I can't have any more children. At least none that are biologically mine.
I'll never be pregnant again.
A couple of weeks after our first child was born, I underwent a radical hysterectomy to remove cancer that was discovered at the time of my C-section. Having the surgery was a no brainer. It was a do it or die situation. I chose to fight to live, and that's what I'm going to continue to do for as long as I can.
But now that the cancer seems to be in remission, I'm noticing that I sometimes feel jealous around pregnant women.
Now, who knows if we would have chosen to have another child after Maggie. When she was born, I was no spring chicken at age 44. And I wasn't going to get any younger.
Plus, ours was a high risk pregnancy. We were fortunate to deliver a child with no apparent health problems. To us (and to her pediatrician), she appears to be perfect. So, would we have pushed our luck and tried for another one, at our age?
The week before Maggie was born, my obstetrician made an offhanded comment about "when you have the next one."
"Do you know how old I am?" I asked, knowing that she did. I had been her patient for 20 years.
"You can safely have a child up to at least age 48," she said. "Plus, now your pump has been primed."
Even when she removed my left Fallopian tube at the time of my C-section (seeing as it had a huge mass attached to it), my obstetrician said, "You only need one to have another baby."
Now, I'm happy to be alive and all.
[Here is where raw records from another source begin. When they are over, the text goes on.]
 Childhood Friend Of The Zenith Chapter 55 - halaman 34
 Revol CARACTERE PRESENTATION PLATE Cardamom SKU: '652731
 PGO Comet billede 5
And, of course, we are thrilled beyond words by our little daughter. But I do have some sadness about knowing I'll never again carry a child.
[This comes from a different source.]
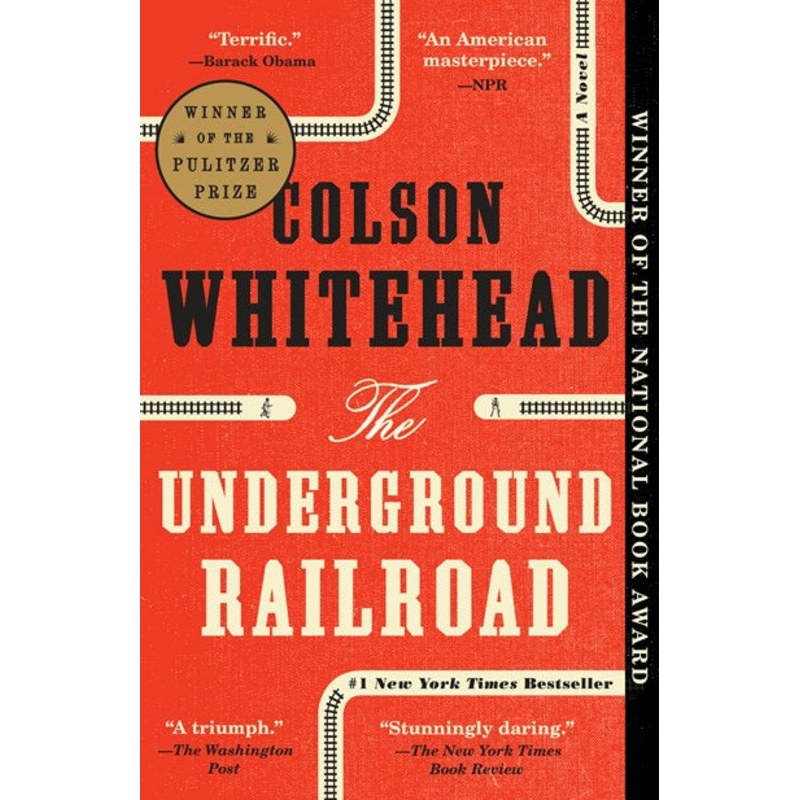 The Underground Railroad (PB)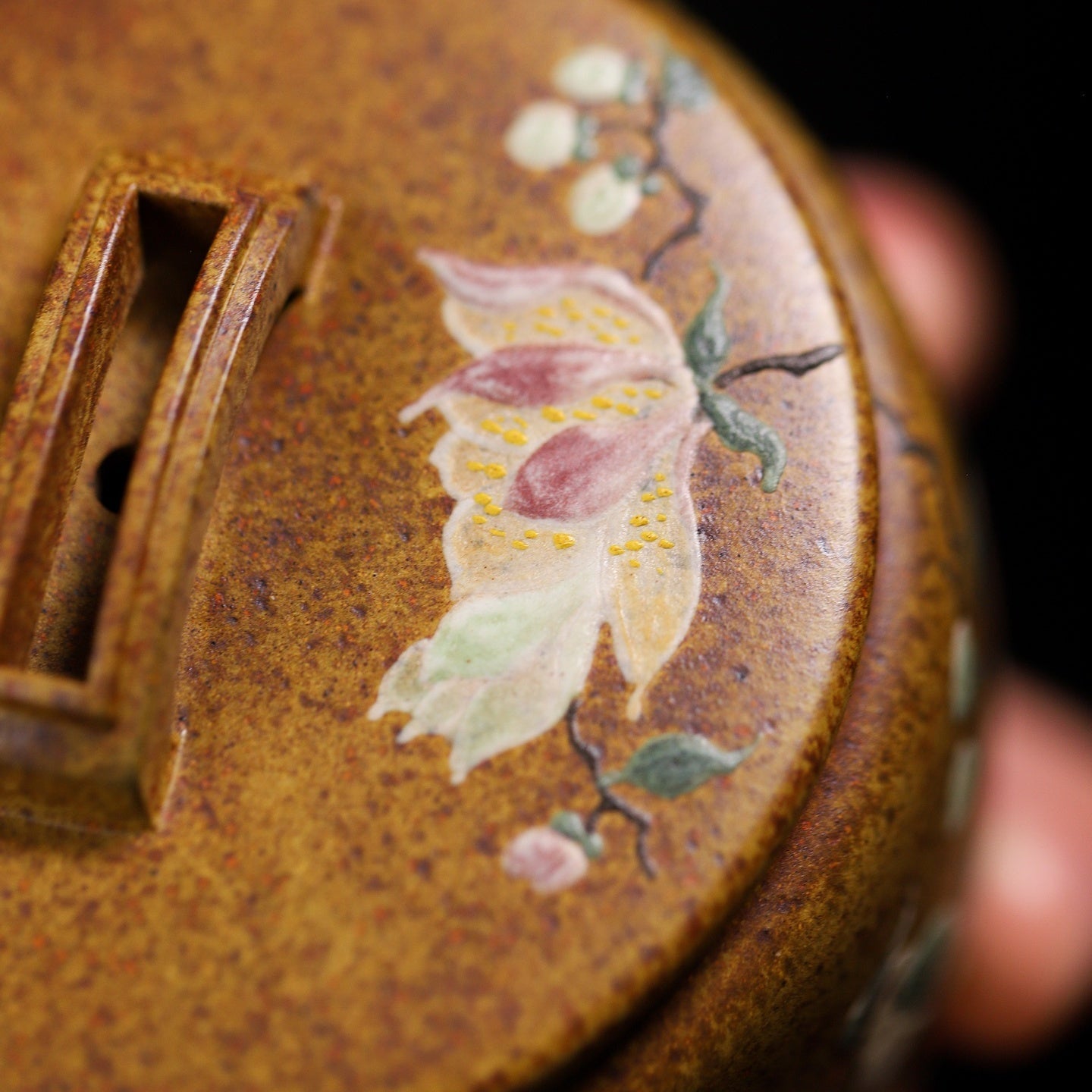 Han Wa 200cc - Yixing Handmade Teapot - zycs_China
I loved being pregnant. Loved it. Every stage of the pregnancy was a wonder ... every milestone passed a celebration. The first trimester was filled with excitement and disbelief. Was this really happening? We were going to have a baby!
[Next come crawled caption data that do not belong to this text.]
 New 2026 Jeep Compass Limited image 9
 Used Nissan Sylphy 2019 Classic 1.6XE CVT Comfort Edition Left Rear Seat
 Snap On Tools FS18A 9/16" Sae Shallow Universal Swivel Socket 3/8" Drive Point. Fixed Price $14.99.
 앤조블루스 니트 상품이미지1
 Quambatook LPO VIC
The second trimester was fun because I was clearly pregnant (and not just sporting a brand new beer belly), but not too pregnant. The second trimester is the cute stage of pregnancy, where you can wear maternity clothes but you don't yet have the swollen ankles or discomfort.
But the third trimester is fun, too, because then the baby is starting to kick and move. You can not only feel it, you can actually see it. I would lay on my back for an hour at a time, just watching my tummy roll from side to side. Fascinating!
Growing a baby from scratch, inside me, is far and away the coolest thing I've ever done. And even though I never got to experience labor or natural childbirth -- I don't even know what a contraction feels like -- I am so grateful that I got to experience 37 amazing weeks of pregnancy. Such a gift!
So when I see a cute pregnant woman out in public, or hear of friends who are newly pregnant and giddy with excitement, I feel a slight twinge of jealousy, knowing I'll never be pregnant again.
Then I feel a pang of guilt for being jealous when I was fortunate enough to be able to have one successful pregnancy. Not to mention a more delightful child than I ever could have dreamed.
And now I totally get why moms go nuts over new babies. I go nuts over them now too! Holding a newborn triggers something inside me that didn't exist before I had a baby of my own. Like human crack, these little ones are.
I've discovered a remedy, though, for this pregnancy jealousy, this occasional baby fever: looking at my own child. When I see, touch, and smell her, any longing melts away. Another fix? Making a gratitude list. My husband, dogs, cats, family, and friends are always on it, and I realize how full my life is.
So, cute pregnant lady, when we check you out in public, we're not thinking about how enormous you are, we're thinking about how adorable you look, and how much excitement is waiting for you right around the corner.